No, an exception cannot be too big (well, obviously it could but I'm assuming common sense here). What an exception can definitely be is far too much coupled to normal program logic.

Exceptions should never be used to pass information around in your program. they should be used solely for error conditions that you didn't expect to ever have to deal with (again, common sense says this will include errors you did expect, but ones that do not occur very often at all).

So when you push all this information into an exception, ask what you're going to do with it. If the exception is driver only from exceptional circumstances, then you generally want it to be as generic and simple as possible - its job is to tell you what went wrong, and possibly some more information that you could display to the user. Trying to use the information for any other purpose smells like you're trying to use exceptions to manage cases.

Adding a exception handler that understand every exception you might throw means your handler becomes very much tied to your exception classes, and that means your handler cannot be in a self-contained library without referencing the application! When projects grow, you'll find this becomes an annoying problem.

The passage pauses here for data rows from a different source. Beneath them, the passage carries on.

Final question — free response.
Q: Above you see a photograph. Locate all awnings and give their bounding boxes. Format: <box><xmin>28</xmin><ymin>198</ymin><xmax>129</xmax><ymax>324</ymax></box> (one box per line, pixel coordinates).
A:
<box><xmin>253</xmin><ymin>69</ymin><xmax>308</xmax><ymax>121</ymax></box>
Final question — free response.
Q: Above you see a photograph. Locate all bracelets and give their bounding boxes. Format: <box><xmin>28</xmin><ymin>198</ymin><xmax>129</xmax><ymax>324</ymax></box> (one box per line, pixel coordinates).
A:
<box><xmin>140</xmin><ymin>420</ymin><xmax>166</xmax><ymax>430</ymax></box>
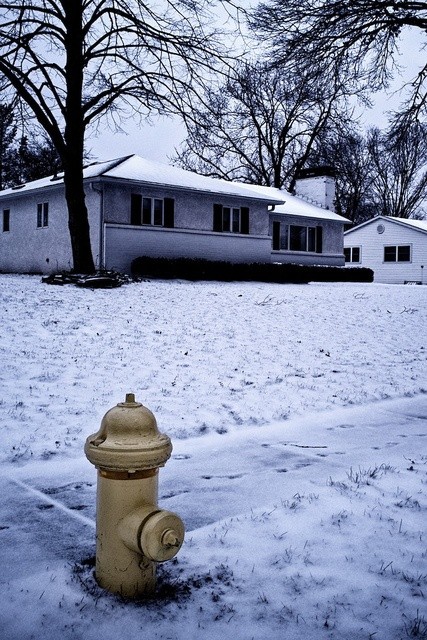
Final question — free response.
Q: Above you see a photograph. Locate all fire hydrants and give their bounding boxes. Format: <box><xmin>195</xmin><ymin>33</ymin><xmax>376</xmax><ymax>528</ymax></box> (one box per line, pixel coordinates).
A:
<box><xmin>85</xmin><ymin>393</ymin><xmax>184</xmax><ymax>594</ymax></box>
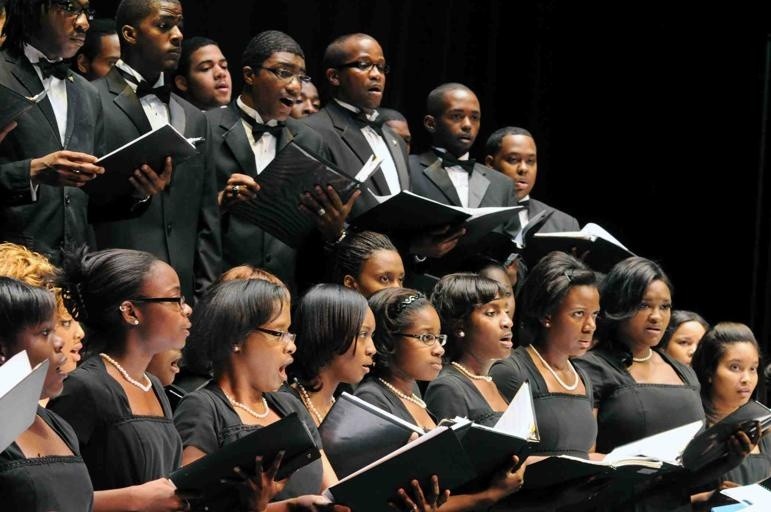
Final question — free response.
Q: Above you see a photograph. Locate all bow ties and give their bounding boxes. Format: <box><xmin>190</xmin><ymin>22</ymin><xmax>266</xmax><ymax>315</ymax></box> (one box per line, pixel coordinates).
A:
<box><xmin>517</xmin><ymin>198</ymin><xmax>531</xmax><ymax>206</ymax></box>
<box><xmin>38</xmin><ymin>55</ymin><xmax>71</xmax><ymax>81</ymax></box>
<box><xmin>136</xmin><ymin>79</ymin><xmax>171</xmax><ymax>104</ymax></box>
<box><xmin>441</xmin><ymin>150</ymin><xmax>476</xmax><ymax>175</ymax></box>
<box><xmin>251</xmin><ymin>120</ymin><xmax>283</xmax><ymax>142</ymax></box>
<box><xmin>355</xmin><ymin>110</ymin><xmax>383</xmax><ymax>136</ymax></box>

So, I wouldn't. I'd stick to throwing exceptions as strings and codes. If you really must pass information about the error (eg which user was being processed) then keep an error (or transaction) log containing the data and use that after the exception is handled to manage the data - you can hopefully put the display generator in your application code, and have it kept separate from external systems.

  • Never say never. Furthermore, exceptions are often used for error conditions you do expect to have to deal with, and often are. Even something as simple as opening a file is best handled via exceptions. Commented Jul 24, 2014 at 23:51
  • @whatsisname fair enough - but those are exceptions to the rule (haha). I'm not necessarily convinced by the file-open case though, return null is better IMHO. Failing to write to an opened file, that is another matter.
    – gbjbaanb
    Commented Jul 25, 2014 at 7:52
  • @gbjbaanb: Opening a file for reading is an example of an action for which both throw-on-error and return-error-code semantics should be available. If code is expecting "Try opening this file, and if that doesn't work try this other one" such a thing is better handled without exceptions. If a program will needs some data from a file in order to do anything useful, however, having the failed open request throw an exception will be much more useful than having it return null.